En el Triángulo Báltico, una zona recuperada de la ciudad repleta de locales de moda y espacios de coworking con nuevas empresas artísticas, creativas o tecnológicas, se afanan en sus diseños publicitarios Matt Bell, Joe Tracy y Luca Tuberoni. No llega ninguno a los 30 años. Hay camaradería con el dueño del proyecto. El lugar es un espacio pequeño y luminoso lleno de ordenadores Mac y carteles coloridos.
Fondos europeos
“Yo soy de Devon, una zona rural. La mayoría de los hospitales, colegios, carreteras, han sido financiados con fondos de la UE”, cuenta Matt, de cara aniñada, casi la reencarnación de Harry Potter. “La ciudad está llena de carteles indicando que se trata de fondos europeos. Y sin embargo, se votó mayoritariamente a favor del Brexit. Supongo que solo pensaron en las sanciones de la política agrícola comunitaria, sin fijarse en todo lo que había a su alrededor. Y arrojaron al bebé con el agua sucia del parto”, dice.

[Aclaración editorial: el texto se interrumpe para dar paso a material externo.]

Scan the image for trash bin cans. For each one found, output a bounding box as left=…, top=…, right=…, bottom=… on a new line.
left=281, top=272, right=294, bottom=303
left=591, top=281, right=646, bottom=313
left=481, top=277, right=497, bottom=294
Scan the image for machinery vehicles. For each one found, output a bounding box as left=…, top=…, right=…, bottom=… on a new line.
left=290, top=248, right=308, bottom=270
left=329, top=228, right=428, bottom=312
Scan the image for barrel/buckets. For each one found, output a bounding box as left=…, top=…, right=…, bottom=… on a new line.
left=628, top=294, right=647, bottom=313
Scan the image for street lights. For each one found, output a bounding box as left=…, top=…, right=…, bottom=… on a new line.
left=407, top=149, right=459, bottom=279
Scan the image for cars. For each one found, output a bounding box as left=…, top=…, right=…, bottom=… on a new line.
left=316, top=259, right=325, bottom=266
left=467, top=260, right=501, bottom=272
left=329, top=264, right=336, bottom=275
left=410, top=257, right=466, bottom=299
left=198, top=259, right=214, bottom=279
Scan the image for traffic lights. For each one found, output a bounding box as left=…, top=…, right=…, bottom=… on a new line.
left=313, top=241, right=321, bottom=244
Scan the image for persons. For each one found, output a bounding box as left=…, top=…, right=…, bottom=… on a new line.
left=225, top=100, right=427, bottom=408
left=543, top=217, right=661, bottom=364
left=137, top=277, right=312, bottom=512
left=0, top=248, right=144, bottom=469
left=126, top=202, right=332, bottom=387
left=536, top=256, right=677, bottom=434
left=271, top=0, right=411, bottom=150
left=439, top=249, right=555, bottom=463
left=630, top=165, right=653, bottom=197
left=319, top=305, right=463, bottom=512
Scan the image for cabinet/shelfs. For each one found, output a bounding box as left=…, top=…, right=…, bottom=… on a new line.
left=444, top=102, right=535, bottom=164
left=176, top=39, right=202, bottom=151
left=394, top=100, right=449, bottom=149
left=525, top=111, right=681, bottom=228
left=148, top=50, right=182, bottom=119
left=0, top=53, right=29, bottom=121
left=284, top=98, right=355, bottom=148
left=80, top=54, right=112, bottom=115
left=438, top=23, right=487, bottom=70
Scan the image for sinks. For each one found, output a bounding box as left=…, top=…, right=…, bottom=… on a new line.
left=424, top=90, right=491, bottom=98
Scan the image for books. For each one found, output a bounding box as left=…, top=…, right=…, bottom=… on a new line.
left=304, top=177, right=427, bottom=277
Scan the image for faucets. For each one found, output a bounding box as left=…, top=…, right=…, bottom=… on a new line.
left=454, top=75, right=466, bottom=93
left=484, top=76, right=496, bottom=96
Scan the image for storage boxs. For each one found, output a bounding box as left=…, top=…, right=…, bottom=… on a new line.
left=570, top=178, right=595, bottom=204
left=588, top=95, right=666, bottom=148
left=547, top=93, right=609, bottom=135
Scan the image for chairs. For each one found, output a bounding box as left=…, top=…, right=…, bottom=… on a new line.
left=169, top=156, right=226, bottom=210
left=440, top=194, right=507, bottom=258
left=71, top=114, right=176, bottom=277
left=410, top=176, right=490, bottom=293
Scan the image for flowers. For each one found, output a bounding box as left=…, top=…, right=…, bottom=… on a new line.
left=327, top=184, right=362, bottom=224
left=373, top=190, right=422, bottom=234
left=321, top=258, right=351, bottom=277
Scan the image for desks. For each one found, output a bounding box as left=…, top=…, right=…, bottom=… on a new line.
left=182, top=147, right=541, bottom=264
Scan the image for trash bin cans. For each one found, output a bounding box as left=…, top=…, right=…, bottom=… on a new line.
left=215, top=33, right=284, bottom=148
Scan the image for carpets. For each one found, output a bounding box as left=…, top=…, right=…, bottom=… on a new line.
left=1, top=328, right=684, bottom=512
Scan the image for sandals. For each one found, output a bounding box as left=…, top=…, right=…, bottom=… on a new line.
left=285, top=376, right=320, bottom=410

“Vamos a perder lo logrado en 40 años”, afirma un ingeniero de Liverpool
Es la misma frustración que ventila Rob Fletcher. Su empresa de diseño arquitectónico de edificios y aparcamientos factura más de un millón de euros al año. Desde su pequeña oficina en Brew Works, en una antigua fábrica de cervezas de ladrillo rojo eduardiano, hoy sede de muchas otras nuevas empresas, expresa su estupor por tener que cambiar lo que funcionaba correctamente. “No tengo ningún problema con Europa. No creo que el cambio que se votó fuera necesario. No veo las ventajas. La verdad es que nos iba bien como estábamos. Ahora estamos en una situación en la que Europa dice ‘muy bien, marchaos si es lo que queréis’. Pero la verdad es que nosotros seguimos mareando y no nos vamos”, concluye.
En la Marina de Liverpool caminan risueños sus cuatro vecinos más conocidos en el mundo. La estatua de The Beatles es un reclamo infalible para los turistas. No pasa un minuto sin que alguien no se haga una foto junto a ellos.
¿Qué hubieran pensado del Brexit? ¿Le habrían dedicado alguna canción? “Lo hubieran aborrecido, como todos nosotros. Eran de una mentalidad bastante internacional. En realidad todo esto es culpa de Margaret Thatcher y del ascenso del nacionalismo inglés que estamos viviendo”, dice Kathleen Kurgi. Ella es inglesa de pura cepa, de Newcastle. Su marido, Amir, es de Tanzania. Los dos son jubilados. Él desprende tristeza. No entiende lo que le ha pasado al país que le acogió. Todavía cree que hay posibilidad de echarse atrás. “Tú dices adiós y yo digo hola”, “You say goodbye and I say hello”. Los tres concluimos entre risas que esa es la canción del cuarteto de Liverpool que más define lo que pasa hoy en Reino Unido. Hay separaciones que marcan la historia de todo un país, como la de John, Paul, George y Ringo.